__Task goal__. Emit a verbatim copy of the lines running from the line with "Is patterned rug [bbox" through the end of the material below.
--- START Data ---
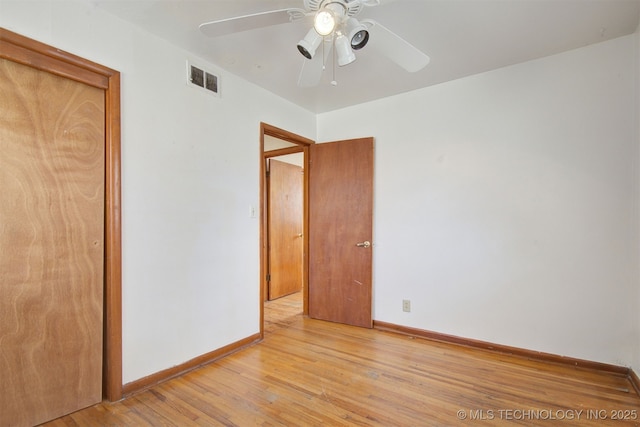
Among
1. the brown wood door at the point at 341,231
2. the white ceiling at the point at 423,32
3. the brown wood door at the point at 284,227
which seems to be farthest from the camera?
the brown wood door at the point at 284,227

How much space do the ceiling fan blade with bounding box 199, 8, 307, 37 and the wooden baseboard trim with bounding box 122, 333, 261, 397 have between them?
214 cm

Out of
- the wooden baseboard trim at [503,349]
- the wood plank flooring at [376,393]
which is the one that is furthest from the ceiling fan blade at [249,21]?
the wooden baseboard trim at [503,349]

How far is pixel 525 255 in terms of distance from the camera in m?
2.46

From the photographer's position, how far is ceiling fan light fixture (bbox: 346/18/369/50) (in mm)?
1403

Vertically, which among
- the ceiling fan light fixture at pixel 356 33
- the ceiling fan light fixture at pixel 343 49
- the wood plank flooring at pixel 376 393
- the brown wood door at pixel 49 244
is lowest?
the wood plank flooring at pixel 376 393

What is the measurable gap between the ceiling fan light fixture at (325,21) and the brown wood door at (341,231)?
1871mm

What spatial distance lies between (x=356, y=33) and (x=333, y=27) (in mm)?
127

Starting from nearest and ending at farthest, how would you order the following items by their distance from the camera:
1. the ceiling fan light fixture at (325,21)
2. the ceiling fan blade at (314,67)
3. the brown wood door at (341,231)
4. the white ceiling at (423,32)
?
the ceiling fan light fixture at (325,21), the ceiling fan blade at (314,67), the white ceiling at (423,32), the brown wood door at (341,231)

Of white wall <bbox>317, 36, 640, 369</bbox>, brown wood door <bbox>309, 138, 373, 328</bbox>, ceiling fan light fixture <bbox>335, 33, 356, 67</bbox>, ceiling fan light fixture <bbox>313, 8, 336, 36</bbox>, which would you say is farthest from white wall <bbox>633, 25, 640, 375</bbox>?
ceiling fan light fixture <bbox>313, 8, 336, 36</bbox>

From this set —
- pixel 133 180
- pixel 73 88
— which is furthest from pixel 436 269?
pixel 73 88

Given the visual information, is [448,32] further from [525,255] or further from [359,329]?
[359,329]

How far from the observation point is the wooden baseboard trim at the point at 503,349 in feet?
7.18

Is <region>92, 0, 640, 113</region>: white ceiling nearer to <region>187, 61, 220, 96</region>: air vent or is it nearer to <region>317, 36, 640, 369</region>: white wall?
<region>187, 61, 220, 96</region>: air vent

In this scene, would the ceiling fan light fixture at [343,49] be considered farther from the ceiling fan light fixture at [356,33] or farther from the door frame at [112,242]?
the door frame at [112,242]
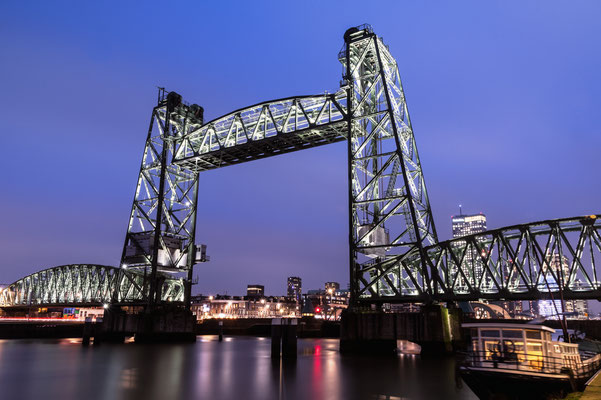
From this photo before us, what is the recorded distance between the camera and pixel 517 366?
14.8 m

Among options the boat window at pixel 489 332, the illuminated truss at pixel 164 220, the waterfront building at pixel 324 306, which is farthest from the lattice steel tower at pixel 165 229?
the waterfront building at pixel 324 306

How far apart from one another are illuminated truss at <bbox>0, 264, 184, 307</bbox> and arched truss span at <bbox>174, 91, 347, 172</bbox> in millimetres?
13604

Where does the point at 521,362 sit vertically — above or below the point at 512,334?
below

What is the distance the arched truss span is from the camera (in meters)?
38.7

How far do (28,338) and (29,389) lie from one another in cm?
4671

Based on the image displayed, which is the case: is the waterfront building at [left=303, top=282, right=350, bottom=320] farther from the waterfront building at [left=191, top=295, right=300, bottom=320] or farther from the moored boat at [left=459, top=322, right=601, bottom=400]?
the moored boat at [left=459, top=322, right=601, bottom=400]

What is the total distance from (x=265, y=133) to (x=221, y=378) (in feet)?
76.5

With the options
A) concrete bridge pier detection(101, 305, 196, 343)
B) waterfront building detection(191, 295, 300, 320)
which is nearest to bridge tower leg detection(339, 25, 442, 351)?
concrete bridge pier detection(101, 305, 196, 343)

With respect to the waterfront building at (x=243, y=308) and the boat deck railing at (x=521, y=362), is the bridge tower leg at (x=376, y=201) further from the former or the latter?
the waterfront building at (x=243, y=308)

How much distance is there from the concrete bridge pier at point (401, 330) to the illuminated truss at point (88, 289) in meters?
23.4

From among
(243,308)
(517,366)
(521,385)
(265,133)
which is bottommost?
(521,385)

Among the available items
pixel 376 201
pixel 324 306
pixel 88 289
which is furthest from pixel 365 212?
pixel 324 306

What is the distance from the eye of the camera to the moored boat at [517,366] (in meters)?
14.2

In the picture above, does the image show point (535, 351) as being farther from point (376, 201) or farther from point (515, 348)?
point (376, 201)
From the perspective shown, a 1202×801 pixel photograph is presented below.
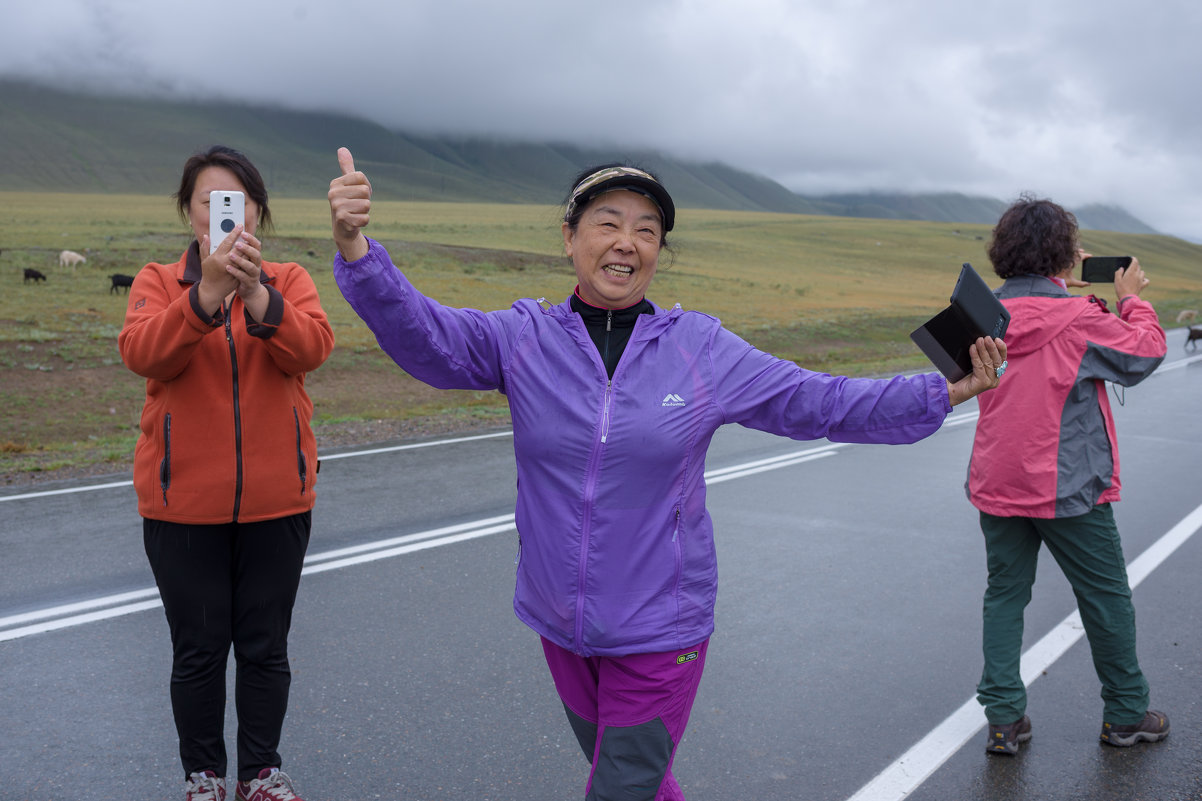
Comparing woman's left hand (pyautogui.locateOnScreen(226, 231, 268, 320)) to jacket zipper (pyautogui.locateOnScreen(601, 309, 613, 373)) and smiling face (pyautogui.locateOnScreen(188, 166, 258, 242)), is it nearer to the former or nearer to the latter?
smiling face (pyautogui.locateOnScreen(188, 166, 258, 242))

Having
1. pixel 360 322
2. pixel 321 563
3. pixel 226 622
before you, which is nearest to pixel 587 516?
pixel 226 622

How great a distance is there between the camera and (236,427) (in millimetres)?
3258

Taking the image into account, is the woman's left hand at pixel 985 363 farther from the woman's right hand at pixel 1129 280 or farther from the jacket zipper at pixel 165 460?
the jacket zipper at pixel 165 460

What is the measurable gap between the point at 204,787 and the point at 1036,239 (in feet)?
12.4

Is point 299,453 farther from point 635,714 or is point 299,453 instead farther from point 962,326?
point 962,326

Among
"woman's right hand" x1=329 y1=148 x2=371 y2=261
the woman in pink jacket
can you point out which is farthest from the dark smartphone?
"woman's right hand" x1=329 y1=148 x2=371 y2=261

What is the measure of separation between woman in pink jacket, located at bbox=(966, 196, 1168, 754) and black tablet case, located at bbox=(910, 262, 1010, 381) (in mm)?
1449

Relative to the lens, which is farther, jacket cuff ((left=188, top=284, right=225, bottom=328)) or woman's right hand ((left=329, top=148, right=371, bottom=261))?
jacket cuff ((left=188, top=284, right=225, bottom=328))

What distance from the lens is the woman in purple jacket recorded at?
2.53m

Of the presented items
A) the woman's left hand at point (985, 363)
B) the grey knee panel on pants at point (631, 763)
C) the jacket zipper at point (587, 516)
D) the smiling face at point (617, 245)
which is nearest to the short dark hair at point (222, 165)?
the smiling face at point (617, 245)

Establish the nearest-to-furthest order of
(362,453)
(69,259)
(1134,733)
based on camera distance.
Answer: (1134,733) < (362,453) < (69,259)

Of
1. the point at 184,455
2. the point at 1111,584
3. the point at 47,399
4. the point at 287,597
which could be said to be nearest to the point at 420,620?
the point at 287,597

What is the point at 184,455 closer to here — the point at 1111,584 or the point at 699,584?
the point at 699,584

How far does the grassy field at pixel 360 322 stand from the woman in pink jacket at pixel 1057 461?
4.87 feet
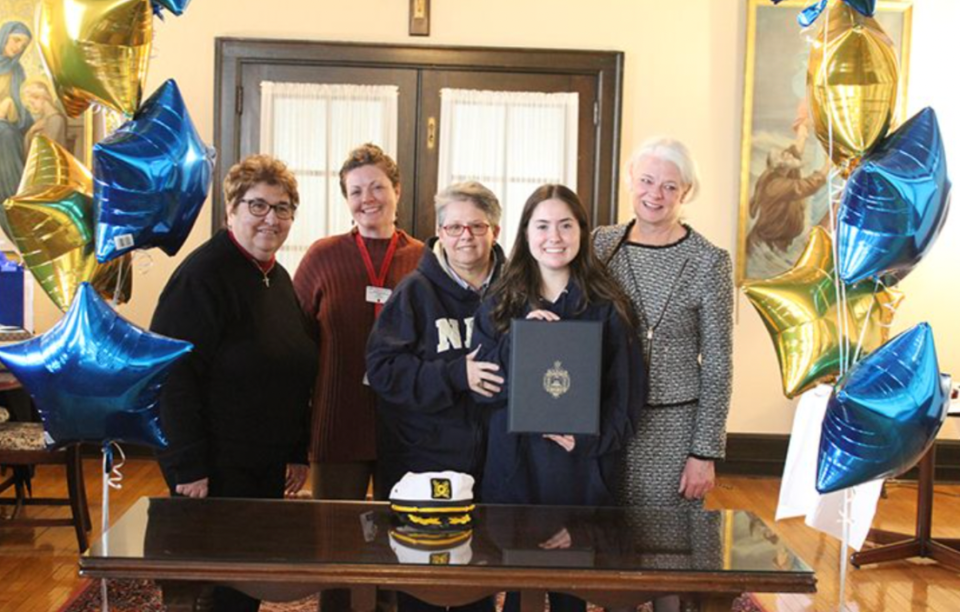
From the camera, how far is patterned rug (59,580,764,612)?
3.52 m

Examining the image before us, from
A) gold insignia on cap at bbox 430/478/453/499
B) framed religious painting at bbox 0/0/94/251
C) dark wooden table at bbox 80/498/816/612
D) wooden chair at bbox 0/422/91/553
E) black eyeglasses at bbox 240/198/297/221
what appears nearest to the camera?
dark wooden table at bbox 80/498/816/612

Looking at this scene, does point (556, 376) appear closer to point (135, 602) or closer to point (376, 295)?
point (376, 295)

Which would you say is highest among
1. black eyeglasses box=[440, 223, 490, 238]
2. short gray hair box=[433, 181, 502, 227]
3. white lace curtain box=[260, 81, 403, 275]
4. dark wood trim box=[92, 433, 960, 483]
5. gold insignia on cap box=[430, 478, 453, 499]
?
white lace curtain box=[260, 81, 403, 275]

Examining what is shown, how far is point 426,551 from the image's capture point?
2.09m

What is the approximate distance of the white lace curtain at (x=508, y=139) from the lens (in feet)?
18.6

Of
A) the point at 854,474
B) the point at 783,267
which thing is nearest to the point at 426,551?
the point at 854,474

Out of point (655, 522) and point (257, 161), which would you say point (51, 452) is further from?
point (655, 522)

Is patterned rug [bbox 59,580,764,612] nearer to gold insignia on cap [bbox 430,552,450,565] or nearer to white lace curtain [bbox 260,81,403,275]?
gold insignia on cap [bbox 430,552,450,565]

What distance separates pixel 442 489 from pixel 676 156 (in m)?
0.96

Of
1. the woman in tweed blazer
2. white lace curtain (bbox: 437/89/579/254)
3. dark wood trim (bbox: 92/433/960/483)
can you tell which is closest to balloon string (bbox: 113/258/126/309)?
the woman in tweed blazer

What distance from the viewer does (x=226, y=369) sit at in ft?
8.34

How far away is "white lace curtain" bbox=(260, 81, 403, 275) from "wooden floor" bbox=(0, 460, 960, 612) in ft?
5.25

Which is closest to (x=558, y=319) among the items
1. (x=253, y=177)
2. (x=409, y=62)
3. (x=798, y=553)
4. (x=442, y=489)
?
(x=442, y=489)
--- END Data ---
__Expected output__.
Is patterned rug [bbox 59,580,764,612] nearer to gold insignia on cap [bbox 430,552,450,565] or nearer to white lace curtain [bbox 260,81,403,275]?
gold insignia on cap [bbox 430,552,450,565]

What distance separates pixel 442 489 from pixel 676 156 (in m)?
0.96

Of
1. the woman in tweed blazer
2. white lace curtain (bbox: 437/89/579/254)
3. dark wood trim (bbox: 92/433/960/483)
can you tell which is closest to balloon string (bbox: 113/258/126/309)?
the woman in tweed blazer

What distance from the viewer does (x=226, y=369) sit at in ft?
8.34

How far away is "white lace curtain" bbox=(260, 81, 403, 275) from "wooden floor" bbox=(0, 460, 960, 612) in ft?
5.25

Which is closest to (x=558, y=319) among the items
1. (x=253, y=177)
2. (x=409, y=62)
3. (x=798, y=553)
4. (x=442, y=489)
?
(x=442, y=489)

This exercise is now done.